According to Forbes, Amazon pulled an AI-generated recap video for the hit show Fallout ahead of its second season debut next week. The video, which featured a monotonous AI voiceover, was filled with glaring factual errors, like misidentifying flashbacks set in the 2070s as taking place in the 1950s and completely mischaracterizing key character interactions. The backlash from fans and media was swift, forcing Amazon to remove the video. This incident comes after the company’s VP of technology for Prime Video, Gérard Medioni, had touted these “Video Recaps” as a “groundbreaking application of generative AI” meant to make viewing more enjoyable. Instead, it’s become a case study in AI’s shortcomings and corporate cost-cutting.
The Unforced Error
Here’s the thing: this was entirely avoidable. A season recap is not rocket science. It’s a standard piece of marketing and viewer aid that studios have been producing for years. Amazon, a trillion-dollar company, decided that even this small task was worth automating to save a few bucks. But they couldn’t even be bothered to have a human spend ten minutes fact-checking the AI’s output. The mistakes weren’t subtle lore quibbles; they were fundamental, obvious errors that anyone who had seen the show would catch. It’s the corporate equivalent of turning in a book report you didn’t read, and hoping the teacher won’t notice. They noticed.
The Human Cost
This isn’t just about a bad video. It’s about jobs. As highlighted in a Reddit comment from a former editor, this exact type of work used to be done by skilled professionals. Someone would get notes, watch the material, and craft a recap with “stylistic panache.” Now, that work is handed to a machine that produces bland, incorrect slop. The editor’s conclusion is stark: “this definitely took someone’s job.” Amazon’s statement about “innovation” and improving the “viewing experience” rings hollow when the real driver seems to be not paying people. And for what? A product so bad you have to yank it offline.
AI Can’t Do Tone
Even if the AI had gotten every fact right, the result would still be soul-crushingly mediocre. A great recap does more than list plot points; it sets a tone. Think of the playful recaps in Jane the Virgin or Bad Monkey. They were part of the show’s personality. An AI can’t do that. It can only synthesize and regurgitate without understanding context, humor, or heart. What Amazon released was the video equivalent of plain, cold oatmeal. Meanwhile, as talented human creators on YouTube show every day, there’s a massive appetite for recaps with actual insight and character. Amazon chose the worst possible option.

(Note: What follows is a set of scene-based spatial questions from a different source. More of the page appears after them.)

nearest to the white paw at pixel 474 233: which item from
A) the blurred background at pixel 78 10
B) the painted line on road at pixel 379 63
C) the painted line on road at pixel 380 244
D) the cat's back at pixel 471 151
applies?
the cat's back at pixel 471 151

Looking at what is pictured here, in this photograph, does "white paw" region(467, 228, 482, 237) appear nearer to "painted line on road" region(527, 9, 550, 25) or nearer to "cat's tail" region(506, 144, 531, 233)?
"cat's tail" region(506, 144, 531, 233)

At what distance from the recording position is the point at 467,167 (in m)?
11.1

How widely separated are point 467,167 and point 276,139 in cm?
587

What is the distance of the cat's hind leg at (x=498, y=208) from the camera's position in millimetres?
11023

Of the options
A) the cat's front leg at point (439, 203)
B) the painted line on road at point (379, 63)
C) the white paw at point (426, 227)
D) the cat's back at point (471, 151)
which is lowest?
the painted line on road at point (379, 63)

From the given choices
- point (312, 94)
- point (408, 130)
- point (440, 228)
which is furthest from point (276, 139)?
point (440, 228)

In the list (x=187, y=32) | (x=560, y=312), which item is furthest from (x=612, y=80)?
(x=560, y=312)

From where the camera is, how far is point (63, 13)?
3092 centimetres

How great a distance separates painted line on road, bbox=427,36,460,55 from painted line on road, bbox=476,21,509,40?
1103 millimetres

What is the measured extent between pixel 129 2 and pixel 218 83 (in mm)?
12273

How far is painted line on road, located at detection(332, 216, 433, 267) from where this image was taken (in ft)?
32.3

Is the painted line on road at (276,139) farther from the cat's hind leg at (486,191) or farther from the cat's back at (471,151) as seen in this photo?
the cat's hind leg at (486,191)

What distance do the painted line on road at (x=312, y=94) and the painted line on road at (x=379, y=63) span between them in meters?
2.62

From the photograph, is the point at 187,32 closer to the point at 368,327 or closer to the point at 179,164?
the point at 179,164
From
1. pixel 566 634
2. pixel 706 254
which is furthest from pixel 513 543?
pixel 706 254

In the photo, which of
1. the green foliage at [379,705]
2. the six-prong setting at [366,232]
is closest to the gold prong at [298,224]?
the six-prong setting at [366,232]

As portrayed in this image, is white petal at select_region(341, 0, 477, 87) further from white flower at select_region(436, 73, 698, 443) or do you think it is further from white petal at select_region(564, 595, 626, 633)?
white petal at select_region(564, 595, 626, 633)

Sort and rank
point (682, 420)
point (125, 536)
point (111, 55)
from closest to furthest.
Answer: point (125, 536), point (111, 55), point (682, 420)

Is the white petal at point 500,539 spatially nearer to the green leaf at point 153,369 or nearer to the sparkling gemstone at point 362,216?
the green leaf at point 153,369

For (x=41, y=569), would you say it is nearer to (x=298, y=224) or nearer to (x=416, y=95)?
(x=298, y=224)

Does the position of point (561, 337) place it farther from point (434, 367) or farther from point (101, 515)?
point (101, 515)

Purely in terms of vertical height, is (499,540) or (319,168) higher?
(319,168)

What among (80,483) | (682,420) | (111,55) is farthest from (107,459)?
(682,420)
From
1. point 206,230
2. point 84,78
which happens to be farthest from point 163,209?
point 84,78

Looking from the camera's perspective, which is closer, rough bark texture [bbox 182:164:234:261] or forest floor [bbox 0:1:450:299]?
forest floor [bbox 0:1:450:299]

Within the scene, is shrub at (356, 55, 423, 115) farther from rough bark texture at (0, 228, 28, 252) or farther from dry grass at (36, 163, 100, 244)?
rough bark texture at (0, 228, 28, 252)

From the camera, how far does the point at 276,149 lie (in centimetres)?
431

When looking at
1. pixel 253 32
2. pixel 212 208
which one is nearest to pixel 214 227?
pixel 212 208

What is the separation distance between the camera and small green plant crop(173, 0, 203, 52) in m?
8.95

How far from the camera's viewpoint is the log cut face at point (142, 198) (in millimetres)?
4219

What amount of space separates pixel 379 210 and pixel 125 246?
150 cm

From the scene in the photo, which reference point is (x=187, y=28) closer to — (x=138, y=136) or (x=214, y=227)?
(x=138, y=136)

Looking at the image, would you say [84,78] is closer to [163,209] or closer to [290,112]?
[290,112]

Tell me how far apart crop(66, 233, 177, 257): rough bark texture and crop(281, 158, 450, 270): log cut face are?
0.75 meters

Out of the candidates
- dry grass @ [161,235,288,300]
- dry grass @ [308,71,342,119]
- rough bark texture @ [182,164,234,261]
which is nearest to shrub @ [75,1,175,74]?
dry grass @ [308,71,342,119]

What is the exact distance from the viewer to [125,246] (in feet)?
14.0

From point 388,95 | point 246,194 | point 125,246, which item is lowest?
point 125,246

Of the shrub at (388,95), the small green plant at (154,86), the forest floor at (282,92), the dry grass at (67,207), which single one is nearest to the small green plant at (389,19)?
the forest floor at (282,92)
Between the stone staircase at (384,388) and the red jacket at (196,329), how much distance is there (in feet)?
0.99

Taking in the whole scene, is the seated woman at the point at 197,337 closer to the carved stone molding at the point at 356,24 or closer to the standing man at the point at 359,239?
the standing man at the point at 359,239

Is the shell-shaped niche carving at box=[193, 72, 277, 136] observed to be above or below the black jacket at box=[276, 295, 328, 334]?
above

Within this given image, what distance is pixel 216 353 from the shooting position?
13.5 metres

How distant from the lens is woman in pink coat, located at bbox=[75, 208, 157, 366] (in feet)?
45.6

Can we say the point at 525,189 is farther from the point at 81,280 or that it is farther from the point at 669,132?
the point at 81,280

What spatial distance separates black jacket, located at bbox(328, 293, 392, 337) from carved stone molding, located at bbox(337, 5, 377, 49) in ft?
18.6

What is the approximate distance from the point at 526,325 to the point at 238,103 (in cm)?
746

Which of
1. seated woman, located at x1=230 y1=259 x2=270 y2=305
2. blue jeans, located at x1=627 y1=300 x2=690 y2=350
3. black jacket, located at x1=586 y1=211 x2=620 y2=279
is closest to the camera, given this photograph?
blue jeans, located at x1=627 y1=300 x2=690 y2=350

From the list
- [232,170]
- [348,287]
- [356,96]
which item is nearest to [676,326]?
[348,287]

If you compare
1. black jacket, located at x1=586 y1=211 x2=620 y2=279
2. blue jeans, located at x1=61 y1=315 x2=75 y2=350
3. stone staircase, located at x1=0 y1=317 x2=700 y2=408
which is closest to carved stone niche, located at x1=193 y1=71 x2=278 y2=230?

A Symptom Of A Bigger Sickness
This fiasco is a tiny preview of a coming battle in entertainment. As The Hollywood Reporter notes, Amazon has been rolling out these AI recaps for a while. Companies have sunk billions into AI and now feel compelled to use it everywhere, even where it makes no sense, just to justify the investment. We’re seeing the same frantic push in other areas, like Disney’s contradictory moves of suing over AI copyright while also licensing its library to AI video tools. Executives see a cost line going down and call it innovation. They don’t see—or don’t care about—the loss of craft, accuracy, and the human touch. So we get a Fallout recap that can’t get basic facts straight about its own show. If this is the “groundbreaking” future, maybe we should just rewind.